Sammlung der Entscheidungen des Schweizerischen Bundesgerichts
Collection des arrêts du Tribunal fédéral suisse
Raccolta delle decisioni del Tribunale federale svizzero

BGE 118 IA 410



118 Ia 410

56. Arrêt de la IIe Cour de droit public du 29 octobre 1992 dans la cause
P. c. GE, Commission administrative de l'Hôpital cantonal universitaire
de Genève (recours de droit public) Regeste

    Art. 45 BV: Residenz- und Wohnsitzpflicht der Beamten.

    Die in Art. 45 BV garantierte Niederlassungsfreiheit kann für Beamte
nicht allgemein oder aus bloss fiskalischen Gründen eingeschränkt werden,
sondern nur, wenn zwingende Gründe des Dienstes oder das Erfordernis
besonderer Beziehungen zur Bevölkerung es verlangen.

Sachverhalt

    A.- Dominique P., né en 1960, est fonctionnaire à l'Hôpital Cantonal
Universitaire de Genève depuis le 1er juin 1985. Travaillant en qualité
de chauffeur-ambulancier, 41 heures par semaine, ses journées commencent
à heures fixes (6, 13 ou 20 heures).

    Dominique P. est marié à Francine, infirmière de formation. Le couple
a deux enfants, Jérôme, né en 1988, et Camille, née en 1990. La famille
a habité, depuis le 1er février 1987, un appartement de 4 pièces, cuisine
comprise, au chemin de la Petite-Boissière 42 à Genève.

    Le 24 octobre 1990, Dominique et Francine P. sont devenus
superficiaires d'une parcelle de 1001 m2 dans la commune de Saint-Cergue
(VD), immédiatement voisine de celle où habitent les parents de Mme P.,
dans l'intention d'y construire une résidence secondaire.

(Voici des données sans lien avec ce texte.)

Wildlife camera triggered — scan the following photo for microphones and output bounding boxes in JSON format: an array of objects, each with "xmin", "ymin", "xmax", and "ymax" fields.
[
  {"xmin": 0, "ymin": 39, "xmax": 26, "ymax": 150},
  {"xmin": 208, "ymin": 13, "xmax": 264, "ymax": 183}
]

    Constatant que, même si son épouse reprenait son activité d'infirmière
à mi-temps, il lui serait impossible de cumuler les charges liées à la
maison de Saint-Cergue avec celles de l'appartement à Genève, Dominique
P. a sollicité une dérogation à l'obligation de domicile et de résidence
effective dans le canton de Genève, le 27 août 1991. Sa demande était
fondée essentiellement sur les difficultés de trouver à Genève un logement
plus grand à des prix raisonnables, ainsi que sur l'augmentation rapide
des loyers de l'argent, phénomènes qui l'avaient incité à vouloir établir
son domicile permanent à Saint-Cergue dès le 1er janvier 1992.

    Par lettre du 4 septembre 1991, le chef de la division de l'intérieur
de l'Hôpital cantonal a transmis cette demande à la division du
personnel, en précisant que le fait pour Dominique P. d'élire domicile
à Saint-Cergue ne l'empêcherait pas d'exercer correctement ses activités
de cardiomobiliste.

    Le chef de la division du personnel a accusé réception de la demande
de Dominique P. le 13 septembre 1991, en l'informant que celle-ci serait
examinée par la sous-commission du personnel lors de sa prochaine séance.

    Le 12 octobre 1991, Dominique et Francine P. ont toutefois résilié
le contrat de bail de leur appartement.

    Par courrier du 14 octobre 1991, le chef de la division du personnel
a informé Dominique P. que la sous-commission du personnel avait décidé
de rejeter sa requête qui ne répondait pas aux critères figurant dans
le texte de la loi générale relative au personnel de l'administration
cantonale et des établissements publics médicaux.

    Dominique P. a formé un recours de droit public contre la décision
de la Commission administrative de l'Hôpital Cantonal Universitaire de
Genève du 14 octobre 1991. Invoquant l'art. 45 Cst., il soutenait qu'au
regard de la fonction technique de chauffeur-ambulancier qu'il exerce
et des intérêts particuliers de sa famille à demeurer à Saint-Cergue,
l'obligation de résidence et de domicile dans le canton de Genève
constituait une exigence disproportionnée.

    Le Tribunal fédéral a admis le recours et annulé la décision attaquée.

Auszug aus den Erwägungen:

                  Extrait des considérants:

Erwägung 2

    2.- En vertu de l'art. 45 Cst., le recourant bénéficie, comme tout
citoyen suisse, de la liberté d'établissement. Toutefois, à l'exemple
des autres droits fondamentaux, la liberté d'établissement peut être
limitée par des restrictions fondées sur une base légale suffisante,
si elles répondent à un intérêt public et respectent le principe de
la proportionnalité. Ces exigences s'appliquent aussi au rapport de
dépendance spécial, notamment en matière de statut des fonctionnaires
(ATF 115 Ia 210 consid. 3a et les arrêts cités, 114 Ib 165).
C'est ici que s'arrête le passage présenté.